In Al Stein’s favor is that this result was no embarrassment for a radical new concept at the Speedway. Some 22 entries failed to make the race that year, including one of two new cars built expressly for Indy along the latest lines by Joe Huffaker. Stein’s car foreshadowed
interest in four-wheel drive that flourished in 1967 through 1969. Indeed, Bill Cheesbourg tried to interest Al Stein and Norm Demler in joining forces to field a 4×4 turbine in 1967 but both declined, citing exhausted resources after their unrewarding 1966.
Stein was a year or two early. Had his dream machine been targeted at 1967 he could have obtained a brace of fuel-injected 901/21 Carrera 6 engines. These would have given him a total of 440 hp at 8,100 rpm on gasoline. Recalibrated to run on methanol and with a tip of the nitro can it would have had much more power for qualifying at some expense of fuel economy. The sixes would have run reliably throughout the month of May, giving Stein and his team the time they needed to lighten the vehicle and improve its aerodynamics—time that was stolen from them in 1966 by their last-minute struggles over camshafts.
The Valvoline Twin Special made one more appearance in 1966 on the weekend of November 19-20. This was the final USAC race of the year, the Bobby Ball Memorial 200 Miles on the one-mile oval at Phoenix, Arizona. Don Meacham and Bill Cheesbourg are listed as its pilots during practice but—contrary to some reports—there is no indication that it competed in the race.

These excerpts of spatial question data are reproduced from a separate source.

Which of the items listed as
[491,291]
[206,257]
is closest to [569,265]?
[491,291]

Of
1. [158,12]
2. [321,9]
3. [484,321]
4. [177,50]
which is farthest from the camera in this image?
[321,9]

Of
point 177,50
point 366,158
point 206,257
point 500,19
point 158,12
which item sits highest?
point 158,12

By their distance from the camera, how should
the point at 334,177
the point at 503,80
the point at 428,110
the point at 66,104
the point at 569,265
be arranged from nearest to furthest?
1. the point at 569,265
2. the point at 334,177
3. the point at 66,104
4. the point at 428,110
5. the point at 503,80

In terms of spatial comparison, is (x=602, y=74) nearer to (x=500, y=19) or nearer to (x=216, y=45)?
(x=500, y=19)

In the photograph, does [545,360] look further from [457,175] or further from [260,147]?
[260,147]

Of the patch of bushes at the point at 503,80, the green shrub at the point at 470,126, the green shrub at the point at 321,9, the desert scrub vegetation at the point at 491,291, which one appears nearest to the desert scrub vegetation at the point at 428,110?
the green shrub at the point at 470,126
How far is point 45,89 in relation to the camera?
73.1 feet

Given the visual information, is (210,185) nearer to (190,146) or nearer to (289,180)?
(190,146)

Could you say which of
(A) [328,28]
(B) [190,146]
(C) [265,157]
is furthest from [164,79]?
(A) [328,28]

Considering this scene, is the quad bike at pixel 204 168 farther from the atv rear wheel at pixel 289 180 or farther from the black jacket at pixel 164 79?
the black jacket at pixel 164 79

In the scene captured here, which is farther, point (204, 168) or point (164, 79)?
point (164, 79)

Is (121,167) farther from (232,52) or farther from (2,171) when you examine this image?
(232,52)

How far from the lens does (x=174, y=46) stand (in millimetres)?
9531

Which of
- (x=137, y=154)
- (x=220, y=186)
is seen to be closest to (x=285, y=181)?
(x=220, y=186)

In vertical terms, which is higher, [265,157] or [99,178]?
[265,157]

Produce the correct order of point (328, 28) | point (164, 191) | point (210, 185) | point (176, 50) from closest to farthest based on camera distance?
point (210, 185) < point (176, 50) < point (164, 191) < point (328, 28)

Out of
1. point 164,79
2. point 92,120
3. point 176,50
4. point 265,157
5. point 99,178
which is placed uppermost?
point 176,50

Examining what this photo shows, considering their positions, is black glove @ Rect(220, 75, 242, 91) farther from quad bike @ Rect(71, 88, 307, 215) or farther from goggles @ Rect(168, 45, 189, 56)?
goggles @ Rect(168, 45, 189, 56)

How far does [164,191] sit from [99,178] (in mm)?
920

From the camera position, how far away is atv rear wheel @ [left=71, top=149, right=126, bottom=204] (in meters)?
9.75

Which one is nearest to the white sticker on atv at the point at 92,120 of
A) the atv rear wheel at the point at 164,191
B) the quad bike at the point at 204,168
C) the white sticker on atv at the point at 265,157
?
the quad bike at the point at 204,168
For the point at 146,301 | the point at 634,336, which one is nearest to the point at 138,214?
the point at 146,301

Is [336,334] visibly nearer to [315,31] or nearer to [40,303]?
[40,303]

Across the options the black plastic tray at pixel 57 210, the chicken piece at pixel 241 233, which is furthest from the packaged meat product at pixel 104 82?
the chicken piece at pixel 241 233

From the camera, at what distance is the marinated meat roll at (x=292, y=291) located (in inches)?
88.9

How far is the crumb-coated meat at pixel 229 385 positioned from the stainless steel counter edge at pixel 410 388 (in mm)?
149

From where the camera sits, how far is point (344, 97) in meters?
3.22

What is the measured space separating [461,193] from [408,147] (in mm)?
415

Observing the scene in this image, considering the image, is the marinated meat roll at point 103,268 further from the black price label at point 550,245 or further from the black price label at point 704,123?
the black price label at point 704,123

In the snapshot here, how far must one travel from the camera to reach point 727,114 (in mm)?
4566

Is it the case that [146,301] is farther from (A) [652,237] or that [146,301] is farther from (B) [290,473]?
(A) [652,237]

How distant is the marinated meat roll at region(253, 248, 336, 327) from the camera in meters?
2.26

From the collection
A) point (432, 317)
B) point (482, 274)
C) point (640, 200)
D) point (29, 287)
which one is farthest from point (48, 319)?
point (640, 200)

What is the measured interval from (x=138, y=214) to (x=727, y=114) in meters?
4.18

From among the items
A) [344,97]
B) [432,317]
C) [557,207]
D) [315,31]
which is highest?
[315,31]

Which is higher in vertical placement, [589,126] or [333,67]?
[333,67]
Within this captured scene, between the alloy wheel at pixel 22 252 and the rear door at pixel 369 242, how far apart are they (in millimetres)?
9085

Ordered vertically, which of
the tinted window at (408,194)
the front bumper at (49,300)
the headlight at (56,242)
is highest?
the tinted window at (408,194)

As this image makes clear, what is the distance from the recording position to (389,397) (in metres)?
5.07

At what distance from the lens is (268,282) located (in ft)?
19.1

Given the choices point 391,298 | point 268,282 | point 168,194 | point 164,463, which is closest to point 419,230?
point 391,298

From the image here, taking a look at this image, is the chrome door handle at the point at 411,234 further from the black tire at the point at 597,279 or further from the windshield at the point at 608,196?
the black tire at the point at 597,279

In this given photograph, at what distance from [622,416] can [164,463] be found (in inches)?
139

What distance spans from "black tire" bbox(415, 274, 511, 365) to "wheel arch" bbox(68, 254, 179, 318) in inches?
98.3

“Al didn’t put much work into it before Phoenix,” said crewman Byron Feldhaker. “He did it mainly as a tax write-off.” Contrasting with this is the report that Al Stein took the car back to Vaca Valley for pre-Phoenix testing, taking the wheel himself.
The sordid aftermath of the 1966 Indy effort was a welter of suits among Stein and Lukes and Shorman over the camshaft-regrind fiasco and the reluctance of Stein to pay for same. Some evidence shows that Al Stein had recognized the shortcomings of his car’s body and had fashioned a less-windcatching nosepiece. This was never to be tried for Stein let his twin-Porsche brainchild languish in his Orinda, California garage. He died in 1980. The car was eventually dismantled and sold for parts. Pieces of the aluminum bodywork can still be found in race shops across Southern California.